José Alfredo de Campos, um dos 11 bebês que foram vítimas de um erro na aplicação de vacina em Canoinhas, no Planalto Norte catarinense, faleceu na última terça-feira (2) em Joinville, aos 10 meses de idade. O óbito ocorreu quase um ano após o incidente em que o soro antibotrópico, utilizado contra picadas de cobras, foi administrado no lugar da vacina contra hepatite B no Hospital Santa Cruz de Canoinhas.
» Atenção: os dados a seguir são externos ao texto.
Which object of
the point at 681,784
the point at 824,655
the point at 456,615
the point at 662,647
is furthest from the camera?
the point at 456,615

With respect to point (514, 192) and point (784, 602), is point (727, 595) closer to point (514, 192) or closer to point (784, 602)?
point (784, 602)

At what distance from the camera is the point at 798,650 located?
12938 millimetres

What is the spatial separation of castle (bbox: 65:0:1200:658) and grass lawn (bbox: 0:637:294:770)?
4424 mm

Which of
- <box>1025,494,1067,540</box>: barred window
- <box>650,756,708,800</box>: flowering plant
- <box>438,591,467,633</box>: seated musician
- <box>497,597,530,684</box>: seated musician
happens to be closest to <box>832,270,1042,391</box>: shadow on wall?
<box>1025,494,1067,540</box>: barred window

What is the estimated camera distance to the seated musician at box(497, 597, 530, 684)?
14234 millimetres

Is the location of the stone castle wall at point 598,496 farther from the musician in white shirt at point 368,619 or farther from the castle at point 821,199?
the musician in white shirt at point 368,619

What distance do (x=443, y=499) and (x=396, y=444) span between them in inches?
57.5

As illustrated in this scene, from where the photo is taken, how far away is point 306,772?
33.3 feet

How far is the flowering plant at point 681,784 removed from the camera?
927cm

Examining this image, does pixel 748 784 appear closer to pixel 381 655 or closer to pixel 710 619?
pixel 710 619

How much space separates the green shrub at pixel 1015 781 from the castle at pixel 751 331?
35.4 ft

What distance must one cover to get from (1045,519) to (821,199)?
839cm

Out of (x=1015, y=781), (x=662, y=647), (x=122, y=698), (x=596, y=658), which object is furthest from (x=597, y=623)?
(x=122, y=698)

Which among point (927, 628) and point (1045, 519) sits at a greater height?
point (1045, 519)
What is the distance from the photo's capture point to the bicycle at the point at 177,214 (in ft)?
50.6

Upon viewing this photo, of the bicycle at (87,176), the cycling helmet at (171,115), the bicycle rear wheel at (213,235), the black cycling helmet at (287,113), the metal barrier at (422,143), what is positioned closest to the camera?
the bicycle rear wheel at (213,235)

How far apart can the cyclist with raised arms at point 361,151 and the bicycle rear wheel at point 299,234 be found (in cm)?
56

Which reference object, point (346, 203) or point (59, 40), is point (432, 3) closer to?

Embora a causa inicial apontada para a morte tenha sido uma doença viral que se agravou, a família do bebê alega negligência no atendimento médico e aponta que a baixa imunidade da criança desde o erro na vacinação pode ter contribuído para o desfecho.

O equívoco na aplicação ocorreu em julho de 2025, quando 11 recém-nascidos receberam doses do soro. Na ocasião, nenhum dos bebês apresentou complicações imediatas. Contudo, a família de José Alfredo relata que a saúde do filho nunca mais foi a mesma, com ele necessitando de uso frequente de antibióticos e apresentando sintomas gripais recorrentes. A mãe procurou o hospital onde o erro aconteceu por duas vezes, mas segundo ela, a assistência prestada era superficial, com a justificativa de que não poderiam administrar medicamentos sem uma evolução grave do quadro.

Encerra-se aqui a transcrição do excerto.